This example is still very helpful to get further understanding on cuOpt’s usage, as well as to gaining insight into what happens behind the scenes, and how (fun? painful?) it would be to model the VRP problem from scratch.
cuOpt time-cost analysis on a large dataset
As the cuOpt API provides a solution relative to the time limit parameter it will run the optimization during that time and provide the optimal solution that was found. Therefore, different time limits could correspond to different solutions. The cost function values throughout the iterative process are not provided within the response.
Therefore, in order to analyze the stability of the total cost throughout iterations, we ran a simple scenario of consecutive requests with the same LMD parameters setting the time limit at 5 seconds at first, then at 15 seconds, 30 seconds, 60 seconds, and higher 30 second intervals until 6 minutes.
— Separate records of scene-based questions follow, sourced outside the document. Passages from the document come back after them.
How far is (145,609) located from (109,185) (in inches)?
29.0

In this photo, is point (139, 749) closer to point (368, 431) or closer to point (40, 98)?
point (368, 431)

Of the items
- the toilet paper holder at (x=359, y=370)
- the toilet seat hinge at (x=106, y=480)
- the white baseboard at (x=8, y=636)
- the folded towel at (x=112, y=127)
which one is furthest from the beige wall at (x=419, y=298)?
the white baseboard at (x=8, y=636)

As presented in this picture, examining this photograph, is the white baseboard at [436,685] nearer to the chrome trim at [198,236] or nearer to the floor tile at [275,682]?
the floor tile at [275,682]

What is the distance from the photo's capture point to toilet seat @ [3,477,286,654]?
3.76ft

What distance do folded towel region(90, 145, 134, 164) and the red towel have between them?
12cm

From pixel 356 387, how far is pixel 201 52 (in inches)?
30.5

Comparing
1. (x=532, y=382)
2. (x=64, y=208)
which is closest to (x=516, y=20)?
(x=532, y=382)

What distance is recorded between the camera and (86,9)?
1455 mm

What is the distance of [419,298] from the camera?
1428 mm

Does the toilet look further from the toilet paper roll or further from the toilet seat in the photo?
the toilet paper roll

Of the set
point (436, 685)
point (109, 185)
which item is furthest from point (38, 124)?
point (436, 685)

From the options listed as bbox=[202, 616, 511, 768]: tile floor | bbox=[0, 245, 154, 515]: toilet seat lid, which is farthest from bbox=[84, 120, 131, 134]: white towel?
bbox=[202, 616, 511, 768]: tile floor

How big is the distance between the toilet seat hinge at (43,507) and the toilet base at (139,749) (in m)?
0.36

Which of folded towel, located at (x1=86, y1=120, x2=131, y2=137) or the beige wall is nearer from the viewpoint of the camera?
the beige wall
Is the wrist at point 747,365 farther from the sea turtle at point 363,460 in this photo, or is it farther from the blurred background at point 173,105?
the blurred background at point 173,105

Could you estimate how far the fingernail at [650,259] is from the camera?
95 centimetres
To raise the stakes, the dataset used to model the LMD problem for this analysis has much higher dimensionality than the dummy problem: it has 100 locations, 97 tasks and up to 10 vehicles with different capacities.
The resulting cost of these consecutive runs are shown in the following plot:
The initial runs can find a feasible solution with total cost of 115,000, while the stable value appears on runs of 150 second-timeout setting and higher, at an approximate cost of 108,000. In this example, the instant solution cost is only 6.5% higher than the stable cost found after a 2 minute run.
The tradeoff between instant optimization and a 2 minute delay with a cost variation of 6.5% really depends on the impact such costs represent to the industry in question. However, there is no doubt that achieving such a low margin in an almost real time response during an iterative process for an optimization problem with such a high dimensionality is certainly impressive, in terms of computerized optimization.
Bonus: And what about Pyomo?
In an attempt to compare cuOpt’s performance to pyomo’s, we modeled the LMD problem for this large dataset by following the same logic we used when implementing the dummy example.
Taking aside the sunk time costs of modeling such a high dimensionality problem theoretically with pyomo, it took at least 30 seconds on an 8GB CPU computer to gather one feasible solution as a starting point. Even when running with scip solver (superior to the standard glpk), not even after 3 hours of running the optimization was the algorithm able to find a remotely close solution cost-wise.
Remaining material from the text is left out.